Aujourd’hui, pour un certain nombre de challenges industriels, ce n’est pas possible et c’est même totalement inadapté. Dans la plupart des cas où l’industrie génère le plus de valeur ajoutée, avec de fortes marges à long terme, il faut de l’humain, et a fortiori du travail humain collectif, en mode projet, en réseau, etc.

Partons d’abord de notre expérience, chez Plein Sens : nous avons, par exemple, accompagné un grand groupe à transformer un site de 1 000 personnes. L’entreprise avait décidé de monter en gamme, or dans son fonctionnement, la moitié de l’usine était en moyens automatisés et l’autre en moyens « manuels ». La tentation de l’automatisme était forte pour assurer la transformation mais ce sont les moyens manuels qui se sont avérés économiquement les plus rentables et les plus formateurs pour atteindre un procédé cible beaucoup plus complexe et performant. D’autres exemples de ce type ne manquent pas. Et ce phénomène s’amplifie.

Sous la pression des défis de décarbonation et d’une économie plus circulaire, avec de fortes contraintes énergétiques et de sourcing des matières premières, les industries sont aujourd’hui mises au défi de devoir être en « industrialisation » permanente de nouveaux produits ou de nouveaux procédés, dans un processus d’innovation continue pour répondre aux attentes des clients et des autorités.

Ces adaptations techniques requièrent des opérateurs, des ingénieurs, des managers.

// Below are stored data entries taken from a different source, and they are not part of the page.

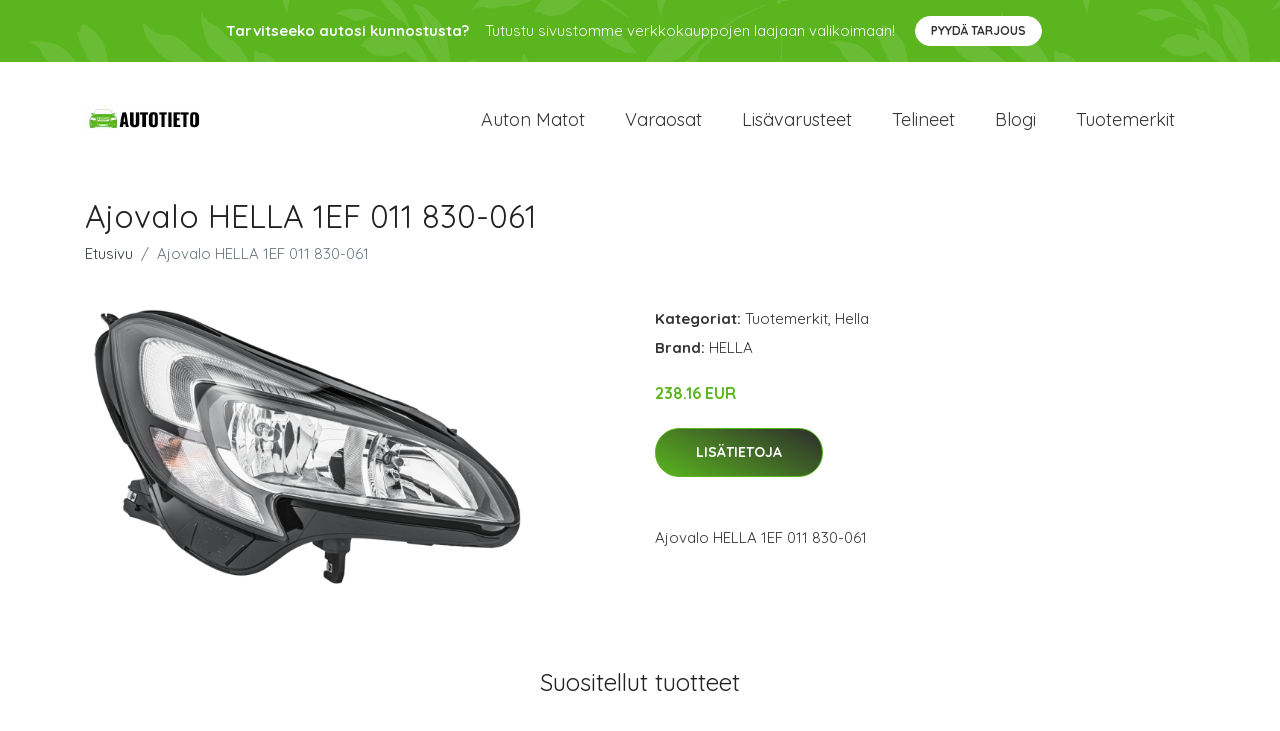

--- FILE ---
content_type: text/plain
request_url: https://www.google-analytics.com/j/collect?v=1&_v=j102&a=309760672&t=pageview&_s=1&dl=https%3A%2F%2Fautotieto.net%2Fp%2Fajovalo-hella-1ef-011-830-061%2F&ul=en-us%40posix&dt=Osta%20Ajovalo%20HELLA%201EF%20011%20830-061%20netist%C3%A4%20%7C%20Autotieto.net&sr=1280x720&vp=1280x720&_u=YEBAAEABAAAAACAAI~&jid=975022239&gjid=1950622135&cid=843381294.1763056523&tid=UA-158186066-60&_gid=1877227070.1763056523&_r=1&_slc=1&gtm=45He5bc1h2n81N6KL828v853373167za200zd853373167&gcd=13l3l3l3l1l1&dma=0&tag_exp=101509157~103116026~103200004~103233427~104527906~104528500~104684208~104684211~115583767~115616986~115938466~115938468~116217636~116217638&z=1516533066
body_size: -450
content:
2,cG-7JZWZTCFFP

Dans ces modèles, les automates et les intelligences artificielles seront loin d’être absentes mais agiront de concert avec les humains. La difficulté résidera certainement dans l’adaptation permanente des compétences. A ce titre, je ne pense pas que le facteur humain sera plus simple à gérer, mais je ne pense pas non plus que la simplification soit un concept de management totalement à la hauteur des enjeux actuels.

Les filières véliques et hydrogènes sont, à ce titre, des exemples éloquents. Dans ce reportage de France Culture sur les laboratoires d’Elogen, on apprend que la production de dihydrogène vert nécessite le travail d’une centaine d’ingénieurs, de chercheurs et de doctorants en chimie, mécanique et micro-électronique. Dans un faire, défaire et refaire permanent, disons-le enthousiasmant.

Il faudra s’y résoudre mais aussi s’en réjouir : ces organisations nécessiteront non seulement de l’humain, mais encore plus de dialogue professionnel, managérial, mais aussi social. Elles appelleront des chocs de gouvernance et une réinvention de la discussion avec les parties prenantes. Ce sera souvent le meilleur investissement et c’est précisément ce que nous faisons à Plein Sens.